対面販売の公正競争阻害性が肯定される例外的場合
例えば,@対面販売を実施する化粧品メーカーの市場占有率・市場支配力が極めて大きく,競争制限効果が生じる場合,A有力化粧品メーカーがこぞって対面販売を実施しており,価格構造が硬直化するなど競争制限効果がもたらされる場合が挙げられることがある。ただし,一般論として公正競争阻害性が肯定される例外的事態を例示することは極めて困難。
2について
解約がXの値引販売を理由とするものであるかどうかは,事実問題であるせいか,判示は短い。
解約の真の目的が何かを判断するには,次のような要素が考慮されよう。
@当事者の交渉の経緯,解除に至る理由
 ア 値引販売中止の要請,警告の有無
 イ 販売方法の制限の合理性
 ウ Xの特約店契約の義務違反の程度
A他の販売店に対するYの対応
エ 対面販売の遵守・不遵守を問わず,廉売店に対して解約・出荷停止をしているか
オ 廉売業者かどうかを問わず,対面販売をしていない業者に解約・出荷停止をしているか





2 花王事件(江川企画事件)(最高裁平成10年12月18日第3小法廷判決)

(1) 事案の概要
原告=(有)江川企画〜化粧品の小売業者
被告=花王化粧品販売(株)〜花王化粧品の卸売業者
両社は特約店契約を締結して取引を継続していた。
特約店契約には,特約店は販売に当たり,カウンセリング販売,すなわち顧客に対して化粧品の使用方法などを説明したり,化粧品について顧客からの相談に応じたりして,これを積極的に推奨販売することが義務付けられていた。
ところが,原告は,被告との取引開始後,被告から仕入れた化粧品の大部分を,富士喜に卸売販売するようになった。
被告は,原告が商品を特約店以外に卸売販売しているのではないかと疑い,販売方法を確認しようとしたが,原告は事実関係を明らかにしなかった。
被告は,原告がカウンセリング販売の義務に違反するとともに,カウンセリング販売の約定に伴う卸売販売禁止の約定にも反しているとして,特約店契約を解約した。


(2) 1,2審の判断
(1審)
解約は権利濫用に該当する。
(2審)
解約は有効。


(3) 流通・取引慣行に関する独禁法上の指針(平成3年7月11日,第2部第2の4)
 4. 流通業者の取引先に関する制限
(1) 流通業者の取引先に関する制限としては,例えば
A メーカーが流通業者に対して,商品の横流しをしないよう指示すること(以下「仲間取引の禁止」という。

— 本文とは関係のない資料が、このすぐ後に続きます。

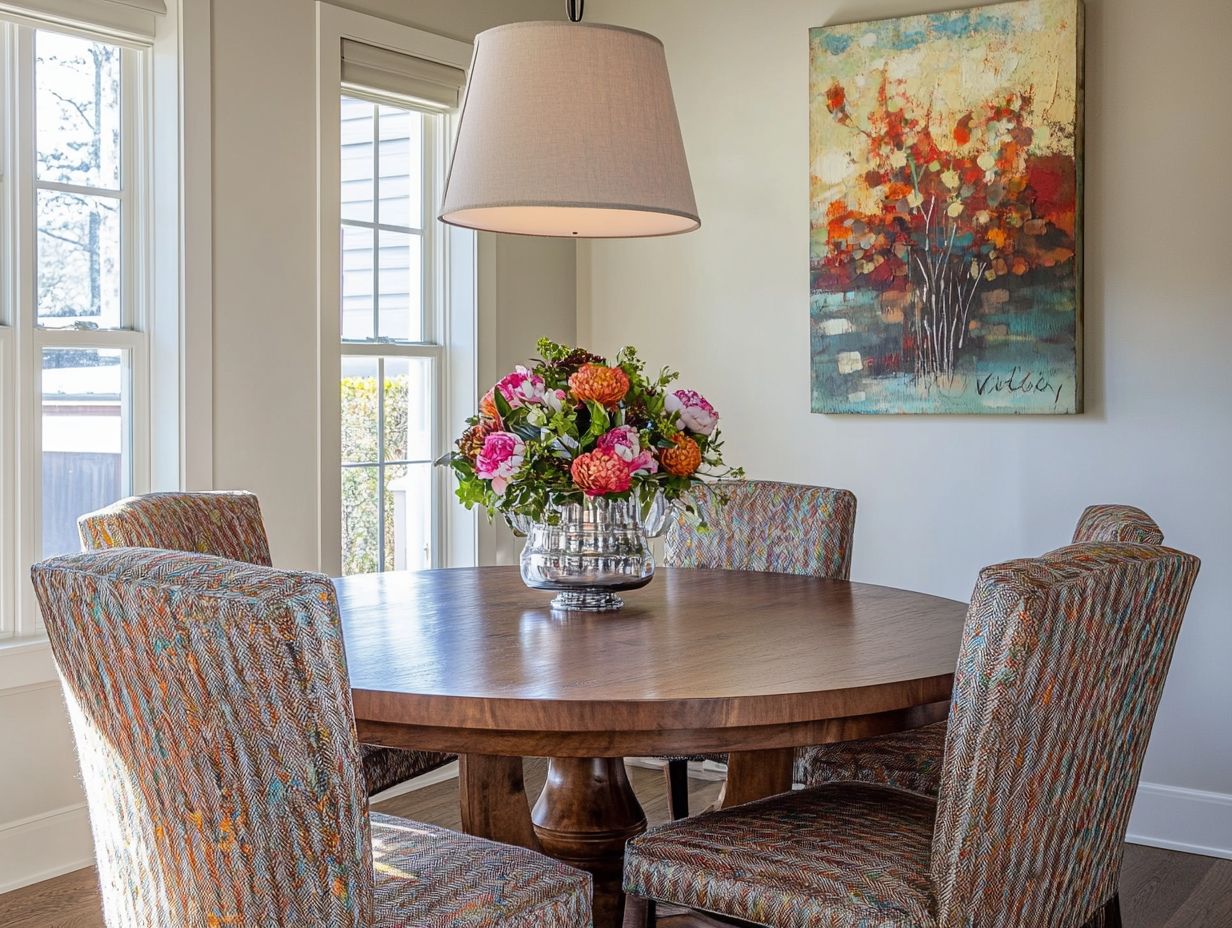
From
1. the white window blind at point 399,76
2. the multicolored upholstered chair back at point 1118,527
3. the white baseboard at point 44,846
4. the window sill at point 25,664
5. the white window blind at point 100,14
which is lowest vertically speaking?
the white baseboard at point 44,846

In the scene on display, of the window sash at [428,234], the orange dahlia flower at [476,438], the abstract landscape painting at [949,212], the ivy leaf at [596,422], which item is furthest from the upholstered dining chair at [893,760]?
the window sash at [428,234]

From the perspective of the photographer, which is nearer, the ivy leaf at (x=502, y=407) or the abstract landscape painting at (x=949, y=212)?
the ivy leaf at (x=502, y=407)

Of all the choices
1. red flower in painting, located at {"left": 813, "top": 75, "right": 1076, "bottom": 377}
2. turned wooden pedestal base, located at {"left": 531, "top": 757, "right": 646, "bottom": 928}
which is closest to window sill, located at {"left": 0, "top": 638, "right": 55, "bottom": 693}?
turned wooden pedestal base, located at {"left": 531, "top": 757, "right": 646, "bottom": 928}

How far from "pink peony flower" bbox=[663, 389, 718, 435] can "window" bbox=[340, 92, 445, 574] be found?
1822mm

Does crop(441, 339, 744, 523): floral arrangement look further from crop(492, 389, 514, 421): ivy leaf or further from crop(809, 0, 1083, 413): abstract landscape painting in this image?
crop(809, 0, 1083, 413): abstract landscape painting

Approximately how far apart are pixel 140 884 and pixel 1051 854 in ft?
3.80

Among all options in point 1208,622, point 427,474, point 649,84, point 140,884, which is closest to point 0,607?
point 427,474

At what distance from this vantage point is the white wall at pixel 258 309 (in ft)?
10.3

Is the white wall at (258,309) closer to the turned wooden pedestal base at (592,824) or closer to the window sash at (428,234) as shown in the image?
the window sash at (428,234)

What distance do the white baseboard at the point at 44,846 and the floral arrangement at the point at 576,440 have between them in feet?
5.24

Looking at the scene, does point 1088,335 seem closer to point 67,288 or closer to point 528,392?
point 528,392

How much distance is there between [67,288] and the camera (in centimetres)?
317

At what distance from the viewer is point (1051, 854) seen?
1.68m

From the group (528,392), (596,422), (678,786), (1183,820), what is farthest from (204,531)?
(1183,820)
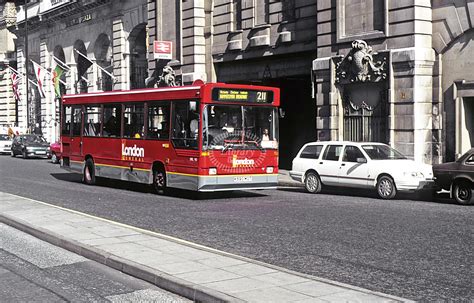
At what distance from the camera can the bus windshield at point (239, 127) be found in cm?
1717

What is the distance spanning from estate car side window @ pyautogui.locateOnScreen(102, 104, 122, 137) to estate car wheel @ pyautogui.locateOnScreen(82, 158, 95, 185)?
181 centimetres

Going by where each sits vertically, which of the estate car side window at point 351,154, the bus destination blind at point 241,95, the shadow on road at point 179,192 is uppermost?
the bus destination blind at point 241,95

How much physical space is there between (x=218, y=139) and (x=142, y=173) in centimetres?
364

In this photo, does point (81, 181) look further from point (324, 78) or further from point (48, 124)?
point (48, 124)

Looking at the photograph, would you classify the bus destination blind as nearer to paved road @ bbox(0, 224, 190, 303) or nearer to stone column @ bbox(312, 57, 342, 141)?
stone column @ bbox(312, 57, 342, 141)

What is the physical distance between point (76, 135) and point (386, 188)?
465 inches

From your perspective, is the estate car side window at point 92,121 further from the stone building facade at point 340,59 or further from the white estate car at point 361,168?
the stone building facade at point 340,59

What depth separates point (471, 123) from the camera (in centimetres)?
2208

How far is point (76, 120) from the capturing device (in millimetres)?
23750

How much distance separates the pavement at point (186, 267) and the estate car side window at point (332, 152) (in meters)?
9.37

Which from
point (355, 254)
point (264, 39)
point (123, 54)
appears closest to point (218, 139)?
point (355, 254)

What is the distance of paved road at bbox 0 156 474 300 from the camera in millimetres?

)…
(3) 仲間取引の禁止
仲間取引の禁止が,安売りを行っている流通業者に対して自己の商品が販売されないようにするために行われる場合など,これによって当該商品の価格が維持されるおそれがある場合には,不公正な取引方法に該当し,違法となる(一般指定13項)。


(4) 最高裁判決

判旨は,資生堂事件と同様の判断。
上記ガイドラインに対しては,対面販売などの販売方法が独禁法上問題にならない場合には,取引先の制限も許されるべきであるとの批判がされていた。判決はかかる見解と同様の判断をした。